Keeping the world alive, Silko’s novel tells us, is not the work of a lone superhero, but a never-ending collective project. The novel concludes with a chant celebrating the temporary defeat of the powerful forces that tear at the fragile web: “Whirling darkness has come back on itself…It is dead for now” (Ceremony, p. 261).
Maxine Hong Kingston once suggested to an interviewer that peacemaking requires new narrative forms, alternatives to our culture’s fascination with escalating conflict and climactic explosions. She argued that we need to let go of our ingrained belief that peace is boring. It’s a provocative suggestion, the implications of which Kingston herself has begun to explore in a daringly structured cross-genre work, The Fifth Book of Peace.
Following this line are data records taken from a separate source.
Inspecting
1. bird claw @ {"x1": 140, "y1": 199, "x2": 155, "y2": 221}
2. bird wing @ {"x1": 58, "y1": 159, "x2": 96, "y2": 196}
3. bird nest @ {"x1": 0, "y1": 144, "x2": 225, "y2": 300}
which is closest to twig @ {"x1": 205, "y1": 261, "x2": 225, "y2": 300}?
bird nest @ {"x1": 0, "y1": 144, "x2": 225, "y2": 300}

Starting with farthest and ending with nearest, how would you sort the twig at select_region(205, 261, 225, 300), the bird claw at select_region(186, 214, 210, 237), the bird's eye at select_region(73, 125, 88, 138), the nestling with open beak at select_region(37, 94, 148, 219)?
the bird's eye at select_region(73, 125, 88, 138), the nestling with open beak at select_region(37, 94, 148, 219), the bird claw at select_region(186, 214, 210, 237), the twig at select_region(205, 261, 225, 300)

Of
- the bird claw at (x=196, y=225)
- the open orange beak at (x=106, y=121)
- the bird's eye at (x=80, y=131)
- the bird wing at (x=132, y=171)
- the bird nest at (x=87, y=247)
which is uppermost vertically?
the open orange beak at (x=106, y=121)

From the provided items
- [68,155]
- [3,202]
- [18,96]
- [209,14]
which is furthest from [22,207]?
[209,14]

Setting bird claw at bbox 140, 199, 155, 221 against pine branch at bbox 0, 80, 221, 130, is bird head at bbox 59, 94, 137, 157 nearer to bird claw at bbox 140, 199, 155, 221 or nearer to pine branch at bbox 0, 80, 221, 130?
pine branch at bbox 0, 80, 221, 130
Along similar lines, I would like to suggest that we need alternatives to the world-ending story, the Armageddon tale, that has most often been imagined as the appropriate novelistic response to the planetary fix we’re in (if and when writers bother to acknowledge said fix at all). Ceremony offers a highly inspiring example of what such alternatives might look like. It denies us the gratification of the spectacle of doom, instead directing our attention to small ritual gestures that take on world-sustaining significance. For Tayo, healing means embracing the fragile enterprise of helping the world continue “for now,” despite the dreadful lure of witchery’s world-ending story.
Note: The title of this post is taken from a poem by Linda Hogan, “Disappearances,” from a chapbook entitled Daughters, I Love You, published in 1981 by Loretto Heights College.
Running Tab
5/1/05: According to a New York Times editorial page column by Brent Staples, the original Japanese film “Gojira” (“Godzilla” to English speakers) included an explicitly anti-nuclear message that was cut out when the film was released in the U.S. Director Ishiro Honda later said, “Believe it or not, we naively hoped that the end of Godzilla was going to coincide with the end of nuclear testing.”
5/1/05: Winston and I march in the anti-Iraq war, anti-nuclear weapons demonstration called to coincide with the start of the U.N. conference on the future of the Nuclear Non-proliferation Treaty. We walk across 42nd Street and up Sixth Avenue behind a large contingent of middle-aged Japanese people carrying a street-wide banner, their clothes pinned with messages about the bombings of Hiroshima and Nagasaki. I’m buoyed by their presence, which renders this demo blessedly devoid of the “usual suspects” atmosphere of recent demonstrations. I’m moved by the persistence of people who will not be diverted from harping on a single awful moment in history that most of the world seems happy to let go of.